Currency tradingChapter 15 Bankruptcy Laws
Chapter 15 bankruptcy laws are a set of new policies on the code dealing with financial incapability. They have been added by the bankruptcy and consumer prevention act of 2005 which replaces section 304 of the code. The main purpose of this law is to lay the strategy for dealing with insolvency cases of parties in different countries.
This promotes cooperation of courts and their officials in these different countries, it will protect the interest of all the parties involved including the debtor and it is also a platform for establishing greater legal certainty for trade and investments. It is also a means of rescuing businesses in trouble as well as protecting the debtors from unfair treatment from creditors.

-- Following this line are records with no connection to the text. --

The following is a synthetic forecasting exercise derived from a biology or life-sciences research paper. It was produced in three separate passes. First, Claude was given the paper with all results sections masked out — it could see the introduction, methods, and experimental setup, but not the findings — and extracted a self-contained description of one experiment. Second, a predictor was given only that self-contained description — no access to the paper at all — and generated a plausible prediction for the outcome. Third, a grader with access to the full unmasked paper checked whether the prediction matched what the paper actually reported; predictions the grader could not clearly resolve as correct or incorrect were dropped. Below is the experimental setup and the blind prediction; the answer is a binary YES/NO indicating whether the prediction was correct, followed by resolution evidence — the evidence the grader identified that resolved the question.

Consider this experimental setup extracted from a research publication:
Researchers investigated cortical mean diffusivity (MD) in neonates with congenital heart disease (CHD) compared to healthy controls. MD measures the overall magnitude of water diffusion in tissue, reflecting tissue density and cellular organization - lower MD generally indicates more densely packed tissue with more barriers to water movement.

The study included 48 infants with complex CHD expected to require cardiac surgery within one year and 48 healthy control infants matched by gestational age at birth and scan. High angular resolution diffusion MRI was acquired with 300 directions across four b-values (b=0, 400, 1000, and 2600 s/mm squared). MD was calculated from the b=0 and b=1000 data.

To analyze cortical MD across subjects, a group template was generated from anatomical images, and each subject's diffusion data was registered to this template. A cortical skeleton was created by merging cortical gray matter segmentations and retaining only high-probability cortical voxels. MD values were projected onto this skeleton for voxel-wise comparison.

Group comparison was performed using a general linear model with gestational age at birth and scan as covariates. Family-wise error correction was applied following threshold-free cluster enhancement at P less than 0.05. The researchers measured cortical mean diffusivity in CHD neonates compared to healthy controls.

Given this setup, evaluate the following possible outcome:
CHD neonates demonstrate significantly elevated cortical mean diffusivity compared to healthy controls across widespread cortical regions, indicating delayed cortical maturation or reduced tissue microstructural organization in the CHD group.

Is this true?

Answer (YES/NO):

The insolvency case begins with a petition being filed in the debtors country of residence by a foreign representative. Chapters 7 or 13 may act as an alternative to this chapter. Chapter 7 allows for a trustee to recoup the debtors property, sell it and pay the creditors after the debtor has filed a petition and a list of nonexempt assets. A trustee from the foreign country can be appointed to act in the debtors country. This can only apply if the property involved is complex to allow the domestic court to proceed with the case.
A petition must be accompanied by documents showing the existence of foreign proceedings after which the representative is permitted by the court to have access to the U.S courts. The recognition of the representative is only done after a court hearing has been made in the domestic courts. The bankruptcy code allows that after the hearing, the trustee can now operate the debtors business on his behalf.